— Oui.
— C’est drôle, car enfin vous achetez pour revendre au poids ; vous l’avez dit du moins, et du fer est du fer.
— C’est vrai, mais, voyez-vous, de préférence…
— Comme il vous plaira : achetez la cuirasse, ou plutôt, vous avez raison, allez, n’achetez rien du tout.
— Que voulez-vous dire ?
— Je veux dire que, dans des temps comme ceux où nous vivons, chacun a besoin de ses armes.
— Quoi ! en pleine paix ?
— Mon cher ami, si nous étions en pleine paix, il ne se ferait pas un tel commerce de cuirasses, ventre de biche ! Ce n’est point à moi qu’on dit de ces choses-là.
— Monsieur !
— Et si clandestin surtout.
Le marchand fit un mouvement pour s’éloigner.

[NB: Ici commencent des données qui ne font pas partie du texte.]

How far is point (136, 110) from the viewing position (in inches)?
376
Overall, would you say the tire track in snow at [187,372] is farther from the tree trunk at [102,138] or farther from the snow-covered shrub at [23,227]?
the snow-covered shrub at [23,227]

— Mais, en vérité, plus je vous regarde, dit le bourgeois, plus je suis sûr que je vous connais ; non, vous n’êtes pas Nicolas Truchou, mais je vous connais tout de même.
Silence.
— Et si vous achetez des cuirasses…
— Eh bien ?
— Eh bien, je suis sûr que c’est pour accomplir une œuvre agréable à Dieu.
— Taisez-vous !
— Vous m’enchantez, dit le bourgeois en tendant par le balcon un immense bras dont la main alla s’emmancher à la main du marchand.
— Mais qui diable êtes-vous ? demanda celui-ci qui sentit sa main prise comme dans un étau.
— Je suis Robert Briquet, surnommé la terreur du schisme, ami de l’Union, et catholique enragé ; maintenant je vous reconnais positivement.
Le marchand devint blême.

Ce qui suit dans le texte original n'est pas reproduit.